:: Extract ::
To make sense of these elections, Aitor and I sat down with Christian Schmidt, the high representative to Bosnia and Herzegovina and the main architect of the electoral reform, to discuss how these changes will influence the country’s fragile democracy.
Background: About 30 years after the end of the Bosnian War, the country remains haunted by political instability reflecting a fractured society, where power is still shared among the main ethnicities: Bosnian Muslims (Bosniaks), Orthodox Serbs and Catholic Croatians. The role of the high representative — representing the international community — was created in 1995 under the Dayton Peace Agreement, which marked the end of the war.
Waging war on vote-rigging: The new package, primarily comprising a string of technical reforms aimed at enhancing the voting system’s transparency, is intended to clamp down on electoral fraud — a systematic feature of Bosnian elections. “We’ve learned that there’s a system called the Bulgarian train, where, with only one ID card, you can vote in several polling stations,” explained Schmidt, flagging that the system concerned all political parties. “People have no trust in their political class,” he said. “If we want to raise confidence in voting and democracy, we have to do something.”
Keeping war criminals away from office: Another crucial element of the reform led by the diplomat: a clause barring war criminals from running for office. For Schmidt, the ban will be mainly “symbolic” and will help avoid further suffering for the victims of the war. The odds of having a convicted war criminal running for office aren’t all that long in Bosnia: In Velika Kladuša, a village neighboring Croatia, Fikret Abdic, who ran a concentration camp during the war, has been elected mayor twice.
Expectations? Schmidt said he expected the reform to “make a difference,” but that only time would tell: “We will see the details of how this will work out on the spot.” Yet, he stressed that “you cannot get a full rollout in an election” and that Sunday’s vote should rather be seen as “Phase One” of an inevitably longer implementation.
RING RAGE: Paris Mayor Anne Hidalgo’s plan to reduce the speed limit on the capital’s main ring road to 50 kilometers per hour has kicked off a war between the capital and France’s new right-leaning government. Read Victor’s story here.
DELIVERING ON CLEAN DELIVERIES: Amsterdam, Rotterdam and Oxford are the only three European cities that have launched zero-emission zones for freight (ZEZ-F), the Clean Cities Campaign reports. Online shopping is driving the growth of urban logistics, and such deliveries threaten to worsen congestion and pollution problems in city centers. According to the report, vans and trucks comprise only 13 percent of vehicles on EU roads — but contribute more than half of nitrogen oxide emissions and 40 percent of greenhouse gases from road transport.
THIS OLD HOUSE: Porto’s municipal government is rehabilitating the city’s oldest house for use as affordable housing. Over the past 700 years, the squat stone dwelling known as the Casa do Beco dos Redemoinhos has been used alternately as clergy housing, hay storage and a bordello; local authorities said their decision to recover the currently derelict space reflected their commitment to get vacant properties into the affordable rental market and “return spaces with history to the city.”
RED VIENNA STAYS RED: The far right won big in last Sunday’s national elections in Austria, coming first in nearly every small town in the country. Reflecting a significant urban-rural divide, however, the Austrian Socialists won in every major city, including Vienna, where the left-wing party has now earned the most votes in every election since 1919.
:::
:: Information provided ::
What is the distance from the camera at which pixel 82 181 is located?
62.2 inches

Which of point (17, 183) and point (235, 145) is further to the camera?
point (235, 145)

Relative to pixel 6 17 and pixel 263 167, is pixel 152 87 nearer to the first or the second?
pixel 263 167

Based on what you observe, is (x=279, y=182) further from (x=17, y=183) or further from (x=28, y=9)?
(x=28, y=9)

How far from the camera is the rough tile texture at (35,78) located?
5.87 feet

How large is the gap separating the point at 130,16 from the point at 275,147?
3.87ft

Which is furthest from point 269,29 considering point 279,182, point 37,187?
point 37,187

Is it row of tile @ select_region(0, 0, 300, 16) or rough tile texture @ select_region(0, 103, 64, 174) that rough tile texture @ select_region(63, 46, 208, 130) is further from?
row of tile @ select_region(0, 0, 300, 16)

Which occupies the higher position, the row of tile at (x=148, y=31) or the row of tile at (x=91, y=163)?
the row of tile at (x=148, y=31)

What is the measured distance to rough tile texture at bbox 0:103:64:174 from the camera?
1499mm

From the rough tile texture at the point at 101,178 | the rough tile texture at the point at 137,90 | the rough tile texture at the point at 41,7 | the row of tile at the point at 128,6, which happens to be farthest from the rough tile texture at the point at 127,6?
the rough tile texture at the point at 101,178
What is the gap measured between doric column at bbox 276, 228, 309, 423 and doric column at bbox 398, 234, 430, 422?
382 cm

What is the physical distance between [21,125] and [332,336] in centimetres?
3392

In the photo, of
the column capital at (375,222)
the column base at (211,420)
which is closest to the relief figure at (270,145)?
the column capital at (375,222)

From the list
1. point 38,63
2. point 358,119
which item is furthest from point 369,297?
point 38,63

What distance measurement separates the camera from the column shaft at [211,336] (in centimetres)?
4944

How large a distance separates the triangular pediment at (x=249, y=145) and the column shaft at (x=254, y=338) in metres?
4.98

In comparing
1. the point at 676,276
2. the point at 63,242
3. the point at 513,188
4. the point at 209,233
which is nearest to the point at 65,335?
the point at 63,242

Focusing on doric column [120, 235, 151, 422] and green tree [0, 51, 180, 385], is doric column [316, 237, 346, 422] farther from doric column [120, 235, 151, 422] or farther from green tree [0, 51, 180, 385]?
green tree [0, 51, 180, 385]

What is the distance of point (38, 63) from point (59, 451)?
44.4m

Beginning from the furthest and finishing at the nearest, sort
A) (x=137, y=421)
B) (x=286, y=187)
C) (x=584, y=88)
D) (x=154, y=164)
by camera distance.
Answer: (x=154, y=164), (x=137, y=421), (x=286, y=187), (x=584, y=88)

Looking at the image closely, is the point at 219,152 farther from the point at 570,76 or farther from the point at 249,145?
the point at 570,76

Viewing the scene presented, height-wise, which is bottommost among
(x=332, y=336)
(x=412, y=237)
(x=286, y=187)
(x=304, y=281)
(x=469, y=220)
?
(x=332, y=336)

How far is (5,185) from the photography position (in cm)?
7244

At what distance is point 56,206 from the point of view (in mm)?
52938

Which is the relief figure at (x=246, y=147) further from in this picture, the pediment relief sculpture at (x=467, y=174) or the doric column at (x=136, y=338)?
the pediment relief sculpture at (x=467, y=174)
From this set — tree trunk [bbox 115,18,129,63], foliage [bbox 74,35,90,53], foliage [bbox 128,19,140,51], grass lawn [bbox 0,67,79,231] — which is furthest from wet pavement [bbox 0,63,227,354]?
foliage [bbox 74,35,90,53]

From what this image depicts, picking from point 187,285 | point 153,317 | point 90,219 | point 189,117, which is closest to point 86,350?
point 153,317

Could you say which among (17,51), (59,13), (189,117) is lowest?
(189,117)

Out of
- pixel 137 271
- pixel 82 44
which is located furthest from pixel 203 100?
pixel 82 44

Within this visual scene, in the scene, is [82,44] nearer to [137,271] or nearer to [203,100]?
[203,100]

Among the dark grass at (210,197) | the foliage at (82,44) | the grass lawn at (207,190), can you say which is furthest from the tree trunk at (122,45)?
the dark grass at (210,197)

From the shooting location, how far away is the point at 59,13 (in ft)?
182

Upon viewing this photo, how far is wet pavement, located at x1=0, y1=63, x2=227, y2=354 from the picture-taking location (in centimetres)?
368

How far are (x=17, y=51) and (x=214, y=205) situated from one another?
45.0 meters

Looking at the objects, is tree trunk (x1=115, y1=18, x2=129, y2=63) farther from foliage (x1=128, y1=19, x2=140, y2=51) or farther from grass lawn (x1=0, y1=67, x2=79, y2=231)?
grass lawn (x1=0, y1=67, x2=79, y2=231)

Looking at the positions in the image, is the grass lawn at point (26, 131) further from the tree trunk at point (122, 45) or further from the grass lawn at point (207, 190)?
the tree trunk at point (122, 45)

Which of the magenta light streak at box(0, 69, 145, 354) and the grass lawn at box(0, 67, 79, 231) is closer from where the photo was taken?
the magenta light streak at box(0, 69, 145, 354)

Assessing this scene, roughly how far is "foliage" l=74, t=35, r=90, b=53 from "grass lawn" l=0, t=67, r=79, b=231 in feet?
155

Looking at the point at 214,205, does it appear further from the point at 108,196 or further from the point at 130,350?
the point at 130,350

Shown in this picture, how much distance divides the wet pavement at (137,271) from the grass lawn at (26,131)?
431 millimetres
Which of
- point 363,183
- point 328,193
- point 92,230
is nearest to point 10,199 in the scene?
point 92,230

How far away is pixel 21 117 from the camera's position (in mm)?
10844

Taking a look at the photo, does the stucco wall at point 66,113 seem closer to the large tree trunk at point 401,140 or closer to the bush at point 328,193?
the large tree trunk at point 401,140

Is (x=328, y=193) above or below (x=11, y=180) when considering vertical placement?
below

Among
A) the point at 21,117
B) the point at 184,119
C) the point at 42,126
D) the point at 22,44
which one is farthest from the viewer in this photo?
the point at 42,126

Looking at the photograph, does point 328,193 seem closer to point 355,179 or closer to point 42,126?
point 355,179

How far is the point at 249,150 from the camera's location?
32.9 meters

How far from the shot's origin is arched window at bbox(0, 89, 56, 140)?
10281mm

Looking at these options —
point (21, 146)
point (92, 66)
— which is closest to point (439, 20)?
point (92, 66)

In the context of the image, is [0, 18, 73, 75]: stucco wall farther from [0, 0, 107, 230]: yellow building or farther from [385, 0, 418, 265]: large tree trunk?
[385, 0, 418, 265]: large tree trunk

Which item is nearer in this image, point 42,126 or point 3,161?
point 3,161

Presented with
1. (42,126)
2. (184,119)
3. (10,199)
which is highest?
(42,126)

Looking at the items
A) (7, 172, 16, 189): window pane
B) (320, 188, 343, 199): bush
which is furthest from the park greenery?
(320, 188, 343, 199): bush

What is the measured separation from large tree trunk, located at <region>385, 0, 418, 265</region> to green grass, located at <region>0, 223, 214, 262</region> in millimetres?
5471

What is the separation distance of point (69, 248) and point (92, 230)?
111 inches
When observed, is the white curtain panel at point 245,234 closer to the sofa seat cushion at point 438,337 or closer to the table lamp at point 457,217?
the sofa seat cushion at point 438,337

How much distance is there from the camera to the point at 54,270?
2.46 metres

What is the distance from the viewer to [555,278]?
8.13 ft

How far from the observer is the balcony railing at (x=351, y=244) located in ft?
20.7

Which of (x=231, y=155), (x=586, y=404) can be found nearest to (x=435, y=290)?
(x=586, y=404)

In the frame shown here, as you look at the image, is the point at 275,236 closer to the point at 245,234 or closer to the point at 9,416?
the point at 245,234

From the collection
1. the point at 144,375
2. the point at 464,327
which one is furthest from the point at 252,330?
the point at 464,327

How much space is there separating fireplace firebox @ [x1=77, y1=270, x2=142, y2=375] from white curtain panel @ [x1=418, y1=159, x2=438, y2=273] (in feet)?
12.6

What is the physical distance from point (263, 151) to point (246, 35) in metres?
:::
To do:
**1)** Name the main ethnic groups among which power in Bosnia is still shared, according to the excerpt.
**2)** In the excerpt, when was the role of the high representative created, and under what agreement?
**3)** Return the part of the excerpt that starts at the words "Background: About 30" and stops after "end of the war.", copied with no changes.

In response:
**1)** Bosnian Muslims (Bosniaks), Orthodox Serbs, and Catholic Croatians.

**2)** In 1995, under the Dayton Peace Agreement.

**3)**
Background: About 30 years after the end of the Bosnian War, the country remains haunted by political instability reflecting a fractured society, where power is still shared among the main ethnicities: Bosnian Muslims (Bosniaks), Orthodox Serbs and Catholic Croatians. The role of the high representative — representing the international community — was created in 1995 under the Dayton Peace Agreement, which marked the end of the war.